* _TASK DETAILS_:
Copy each entry below exactly. No images.
#### DATASET ENTRIES ####
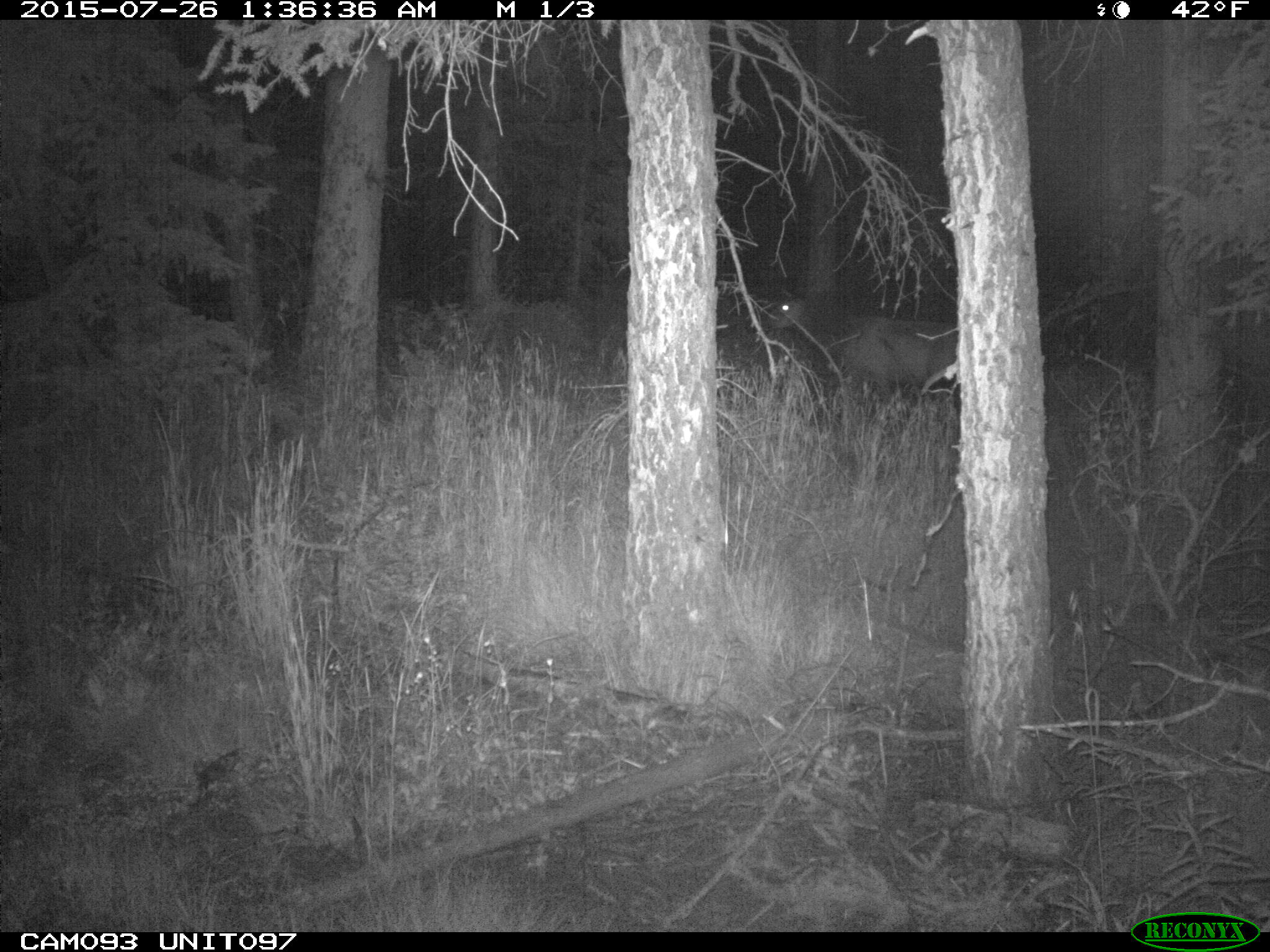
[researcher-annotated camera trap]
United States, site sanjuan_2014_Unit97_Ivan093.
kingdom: Animalia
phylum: Chordata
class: Mammalia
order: Artiodactyla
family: Cervidae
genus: Cervus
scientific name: Cervus elaphus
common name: red deer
####
* _ANSWER TO THIS EXERCISE_:
[researcher-annotated camera trap]
United States, site sanjuan_2014_Unit97_Ivan093.
kingdom: Animalia
phylum: Chordata
class: Mammalia
order: Artiodactyla
family: Cervidae
genus: Cervus
scientific name: Cervus elaphus
common name: red deer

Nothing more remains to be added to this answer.